Records provided

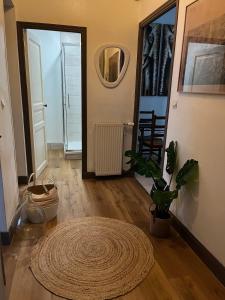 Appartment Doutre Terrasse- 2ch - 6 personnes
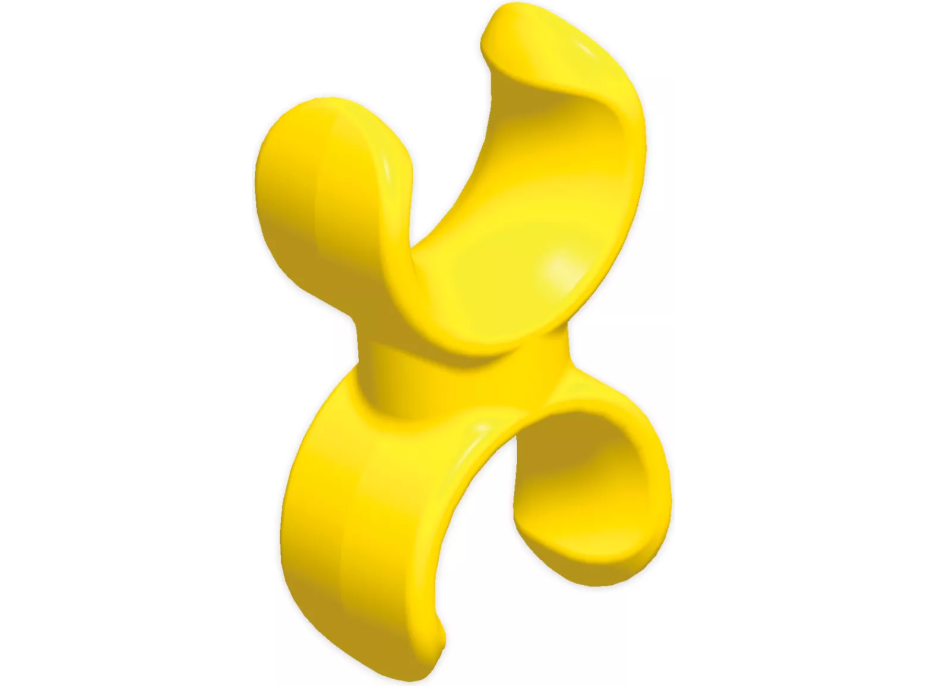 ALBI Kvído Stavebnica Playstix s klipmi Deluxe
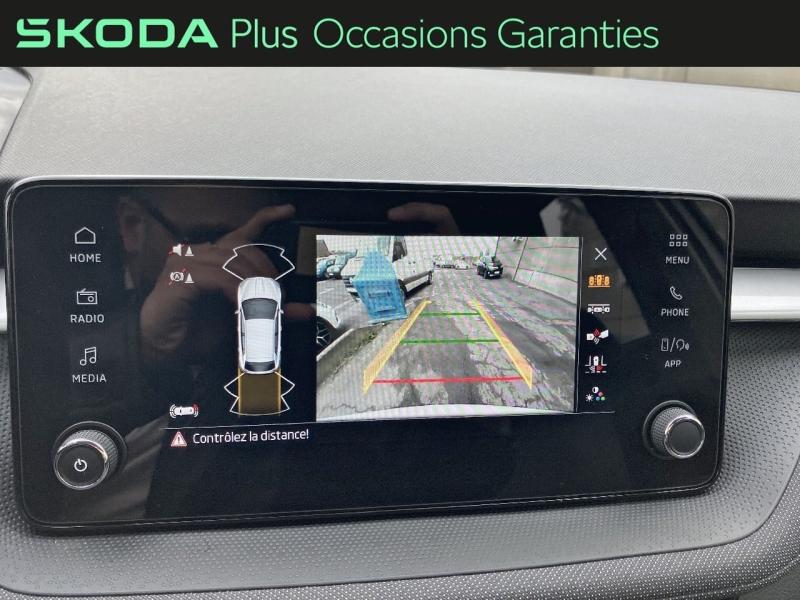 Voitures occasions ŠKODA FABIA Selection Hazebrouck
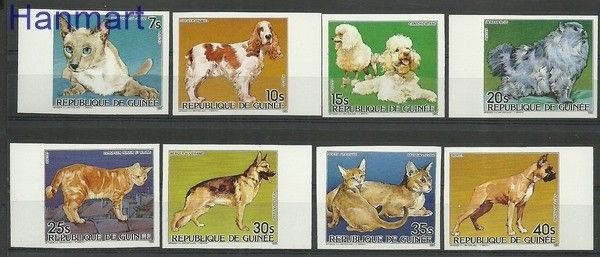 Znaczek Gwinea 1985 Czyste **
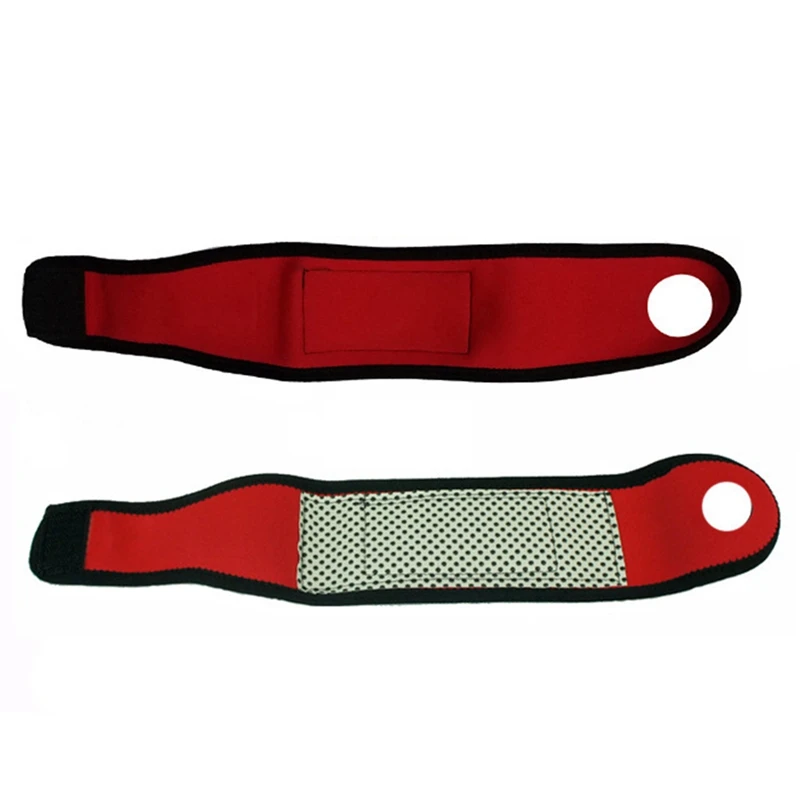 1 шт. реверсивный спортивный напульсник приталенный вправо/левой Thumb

==

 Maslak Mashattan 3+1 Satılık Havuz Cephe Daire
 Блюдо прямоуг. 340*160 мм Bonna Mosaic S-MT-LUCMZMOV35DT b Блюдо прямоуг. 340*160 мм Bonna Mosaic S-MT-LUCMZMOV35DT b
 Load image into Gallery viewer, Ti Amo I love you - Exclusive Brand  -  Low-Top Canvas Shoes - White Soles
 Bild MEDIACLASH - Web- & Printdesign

Work request
There is a run of lines above from the one with "Maslak Mashattan 3+1" to the one with "Load image into"; print exactly that run, both ends included, and nothing else.

Answer for this exercise
 Maslak Mashattan 3+1 Satılık Havuz Cephe Daire
 Блюдо прямоуг. 340*160 мм Bonna Mosaic S-MT-LUCMZMOV35DT b Блюдо прямоуг. 340*160 мм Bonna Mosaic S-MT-LUCMZMOV35DT b
 Load image into Gallery viewer, Ti Amo I love you - Exclusive Brand  -  Low-Top Canvas Shoes - White Soles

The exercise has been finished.